Few high school freshmen were allowed to take Newspaper class without first taking Journalism. I was an exception. Bruce had read some of my poetry and stories that were on file from junior high, and, after meeting me, said to my guidance counselor, “Hell he doesn’t need a journalism course. Let’s see what the kid can do.” He often used my lack of journalism education against me in the name of joshing me, but he taught me enough to get the job done, and he never let me hold myself back.

Journalism, Kid

Bruce, after reading my first story ever, approached me and said, “DeGraaf, what we’ve got here is a beautiful piece. I can feel where you’re coming from. Your biased analysis shows that you truly feel strongly about the subject. It’s CRAP!!!” He then ripped up my draft and sprinkled the pieces on my desk. “This is Journalism,” he said. “Who, what, when, where, how, why, take a freaking bow. Rewrite!!!”

Gay Bashing

I once wrote an article in which the junior class vice president expressed his hatred for homosexuals. It caused quite a stir. Fortunately for me and for Bruce (who had to sit in on seven hours of meetings as a direct result of my piece) I had the signed notes from the interview. I’ll never forget arriving late to newspaper and seeing him run, covered from head to toe in sweat, across the newspaper room in my direction.
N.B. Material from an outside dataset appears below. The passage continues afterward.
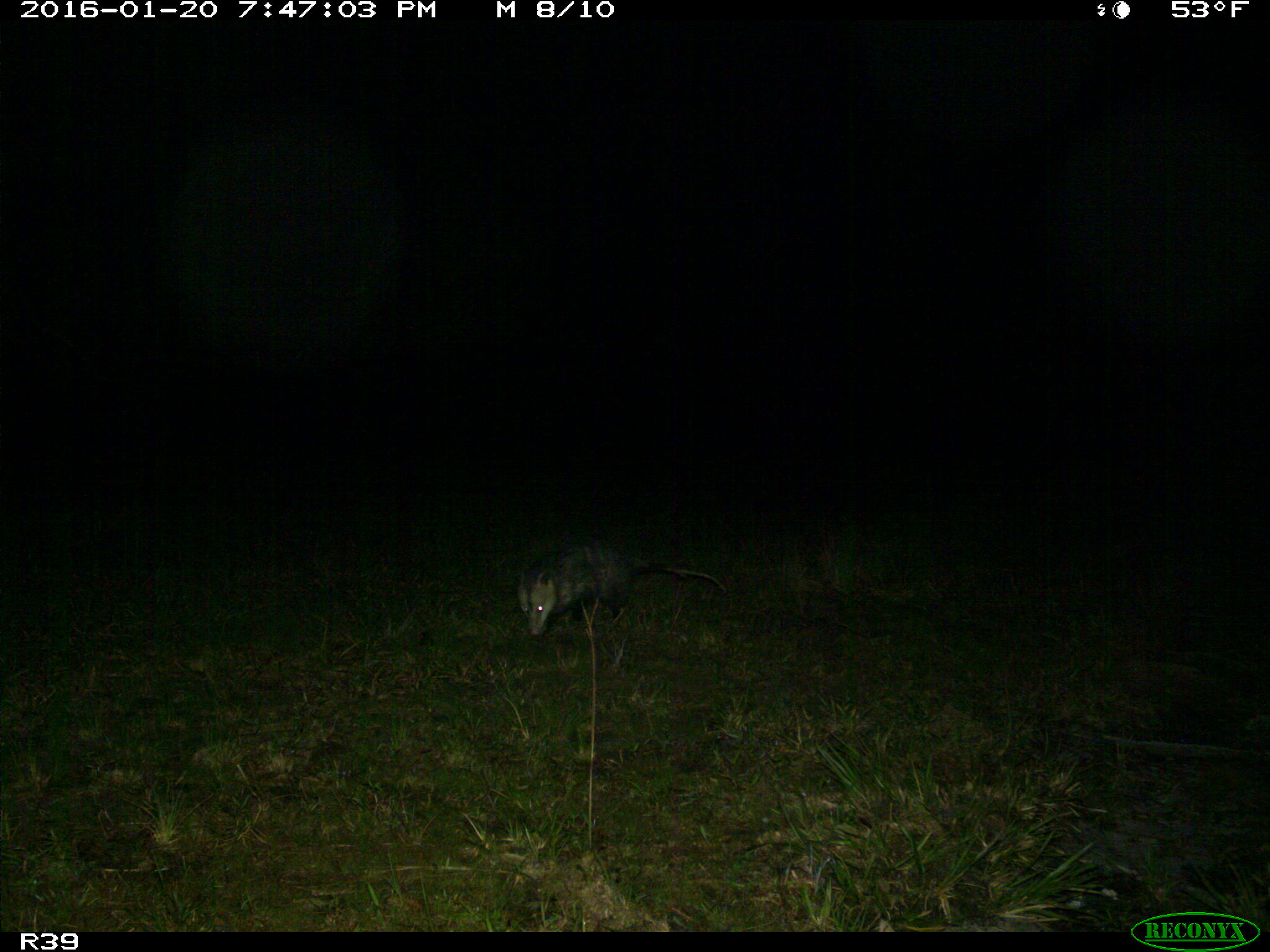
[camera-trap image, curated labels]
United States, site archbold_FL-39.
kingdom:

After he caught some of his breath, he wheezingly demanded to see my notes from the “queer article.” After he read them, a smile spread across his face; he actually said, “DeGraaf, I love you.” And he kissed me on the cheek. Bruce was not a “kiss you on the cheek” kind of guy, so I figured the notes must’ve really been important. I found out later that those notes saved Bruce’s job and kept me from being considered a plagiarist (among other things).

Stormy Monday

My all time favorite Bruce moment was nicknamed “stormy Monday” by my fellow classmates. The first Monday of every month, we brainstormed by throwing out story ideas and watching Bruce write them on the board. I made it a point to suggest topics that really got to the hearts and minds of our readers (read: anything controversial that would stir shit). So, during the brainstorm session on this Monday, I suggested the following topics: Lesbians and the Men who Love Them; Geeks: Will they Get Laid when they’re Older; Sex with Teachers: What’s the Big Deal?; and (this one, I think, was what set him off) Classes People Take to get off Campus: Newspaper, Photography and Year Book. At this point, he picked up a chair, threw it over my head (missed by just a few feet) and screamed, “Get out! You write what I say you write.”
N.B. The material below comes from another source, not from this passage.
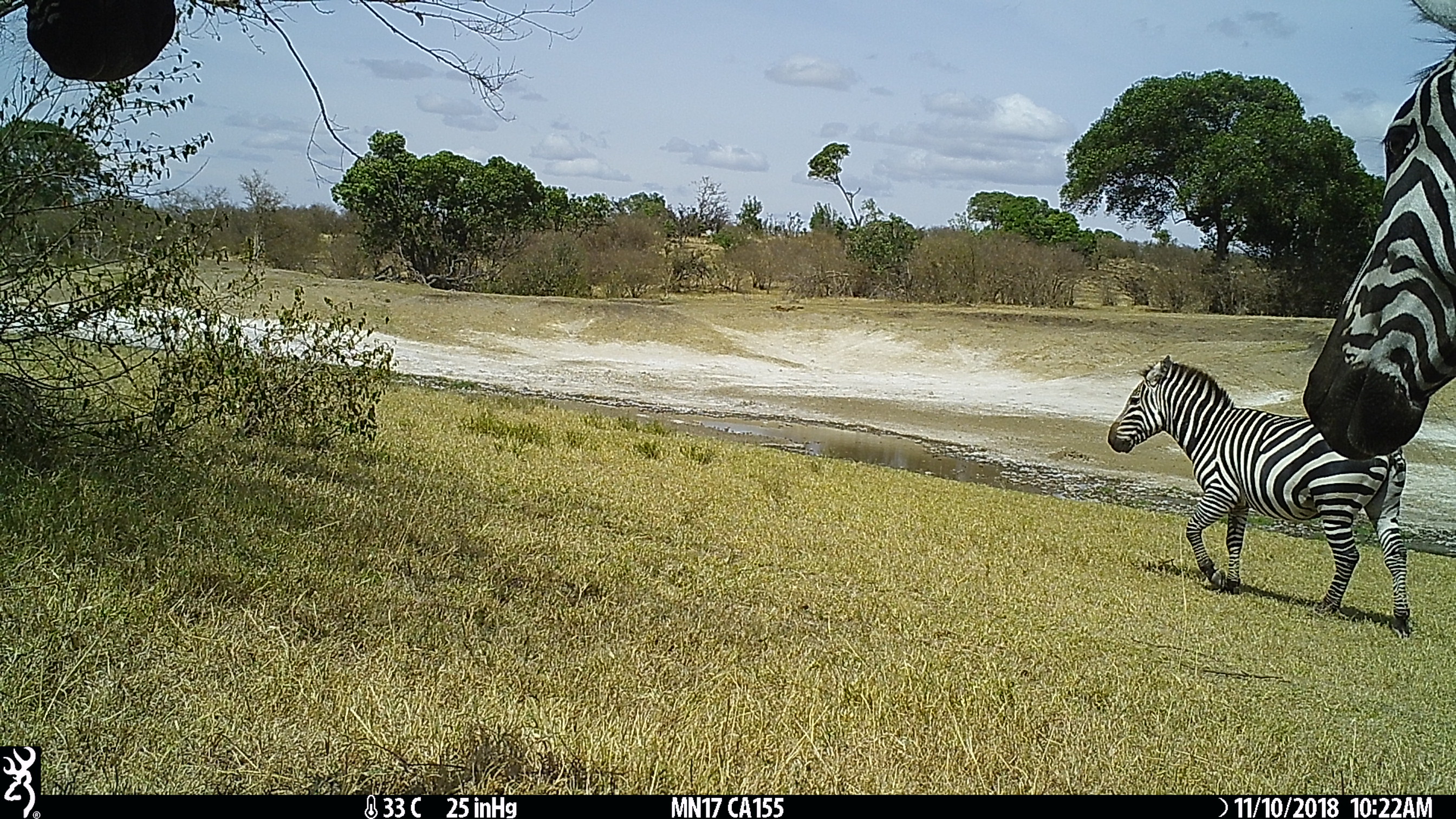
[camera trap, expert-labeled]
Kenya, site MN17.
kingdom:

So I went to McDonalds with a classmate. While we were eating, she asked, “So are you gonna drop the class?”

“No, why?”

“Hello. Bruce threw a chair at you.”

“He’s just venting. I’ll get an A.”

And I got an A. I never went a paper without a story getting in (few staff writers could say that) and Bruce never apologized for the event. He was a guy’s guy, and there was no reason for us to spend time chatting about who did or did not throw a piece of furniture and for why. We were above that. And, here’s the real deal with Bruce: he never seemed to care about anything or anyone except getting a quality high school newspaper out, but he did. He cared about each and every one of us. He didn’t really show it. Bruce got the best results by teaching his students self-reliance. And, as a result, no one left a Bruce class without feeling a little tougher, with skin a little thicker and the cheesy feeling that they could get it done, whatever the hell it was. So what if life slammed its hand on your desk, ripped your story to shreds and threw a chair at you? In the end, life will do a lot worse, and you won’t have the slightest control over it, so what can you do?

You do your best.

Even if you are, as Bruce once called me, “An inconsiderate, heartless bastard who bullshits his way through life.”

Side note: Maybe eight teachers have really reached me in my life and now three are dead. This does not bode well for Ms. Hawkins.